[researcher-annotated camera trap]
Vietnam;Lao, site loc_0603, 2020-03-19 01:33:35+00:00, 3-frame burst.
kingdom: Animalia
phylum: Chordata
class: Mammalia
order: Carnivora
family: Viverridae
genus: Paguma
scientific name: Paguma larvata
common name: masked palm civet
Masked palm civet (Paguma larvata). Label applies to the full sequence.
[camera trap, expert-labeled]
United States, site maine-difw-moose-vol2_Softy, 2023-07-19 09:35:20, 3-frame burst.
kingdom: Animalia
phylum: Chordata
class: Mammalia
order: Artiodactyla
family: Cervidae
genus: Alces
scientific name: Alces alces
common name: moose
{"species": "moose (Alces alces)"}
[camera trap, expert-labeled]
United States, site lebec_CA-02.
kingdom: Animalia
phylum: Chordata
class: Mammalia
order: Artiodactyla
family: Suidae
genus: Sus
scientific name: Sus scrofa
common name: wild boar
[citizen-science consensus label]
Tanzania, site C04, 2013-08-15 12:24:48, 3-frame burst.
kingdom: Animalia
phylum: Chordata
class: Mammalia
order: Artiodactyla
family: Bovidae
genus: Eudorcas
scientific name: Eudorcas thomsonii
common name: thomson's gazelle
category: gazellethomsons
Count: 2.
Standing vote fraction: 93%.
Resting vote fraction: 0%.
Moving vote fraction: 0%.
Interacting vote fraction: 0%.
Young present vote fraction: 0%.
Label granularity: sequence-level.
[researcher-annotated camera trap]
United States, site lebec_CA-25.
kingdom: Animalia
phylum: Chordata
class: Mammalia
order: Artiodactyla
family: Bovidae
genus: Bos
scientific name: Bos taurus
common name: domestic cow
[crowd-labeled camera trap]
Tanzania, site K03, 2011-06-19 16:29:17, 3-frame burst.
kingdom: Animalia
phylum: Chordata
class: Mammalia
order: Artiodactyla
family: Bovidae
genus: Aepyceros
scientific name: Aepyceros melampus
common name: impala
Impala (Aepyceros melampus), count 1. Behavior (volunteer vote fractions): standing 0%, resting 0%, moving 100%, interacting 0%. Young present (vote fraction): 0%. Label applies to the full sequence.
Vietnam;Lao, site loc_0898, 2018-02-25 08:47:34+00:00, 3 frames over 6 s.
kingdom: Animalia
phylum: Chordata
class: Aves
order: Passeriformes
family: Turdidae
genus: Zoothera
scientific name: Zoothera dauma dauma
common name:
--*--
Every record above needs to be copied exactly.

[researcher-annotated camera trap]
Vietnam;Lao, site loc_0603, 2020-03-19 01:33:35+00:00, 3-frame burst.
kingdom: Animalia
phylum: Chordata
class: Mammalia
order: Carnivora
family: Viverridae
genus: Paguma
scientific name: Paguma larvata
common name: masked palm civet
Masked palm civet (Paguma larvata). Label applies to the full sequence.
[camera trap, expert-labeled]
United States, site maine-difw-moose-vol2_Softy, 2023-07-19 09:35:20, 3-frame burst.
kingdom: Animalia
phylum: Chordata
class: Mammalia
order: Artiodactyla
family: Cervidae
genus: Alces
scientific name: Alces alces
common name: moose
{"species": "moose (Alces alces)"}
[camera trap, expert-labeled]
United States, site lebec_CA-02.
kingdom: Animalia
phylum: Chordata
class: Mammalia
order: Artiodactyla
family: Suidae
genus: Sus
scientific name: Sus scrofa
common name: wild boar
[citizen-science consensus label]
Tanzania, site C04, 2013-08-15 12:24:48, 3-frame burst.
kingdom: Animalia
phylum: Chordata
class: Mammalia
order: Artiodactyla
family: Bovidae
genus: Eudorcas
scientific name: Eudorcas thomsonii
common name: thomson's gazelle
category: gazellethomsons
Count: 2.
Standing vote fraction: 93%.
Resting vote fraction: 0%.
Moving vote fraction: 0%.
Interacting vote fraction: 0%.
Young present vote fraction: 0%.
Label granularity: sequence-level.
[researcher-annotated camera trap]
United States, site lebec_CA-25.
kingdom: Animalia
phylum: Chordata
class: Mammalia
order: Artiodactyla
family: Bovidae
genus: Bos
scientific name: Bos taurus
common name: domestic cow
[crowd-labeled camera trap]
Tanzania, site K03, 2011-06-19 16:29:17, 3-frame burst.
kingdom: Animalia
phylum: Chordata
class: Mammalia
order: Artiodactyla
family: Bovidae
genus: Aepyceros
scientific name: Aepyceros melampus
common name: impala
Impala (Aepyceros melampus), count 1. Behavior (volunteer vote fractions): standing 0%, resting 0%, moving 100%, interacting 0%. Young present (vote fraction): 0%. Label applies to the full sequence.
Vietnam;Lao, site loc_0898, 2018-02-25 08:47:34+00:00, 3 frames over 6 s.
kingdom: Animalia
phylum: Chordata
class: Aves
order: Passeriformes
family: Turdidae
genus: Zoothera
scientific name: Zoothera dauma dauma
common name:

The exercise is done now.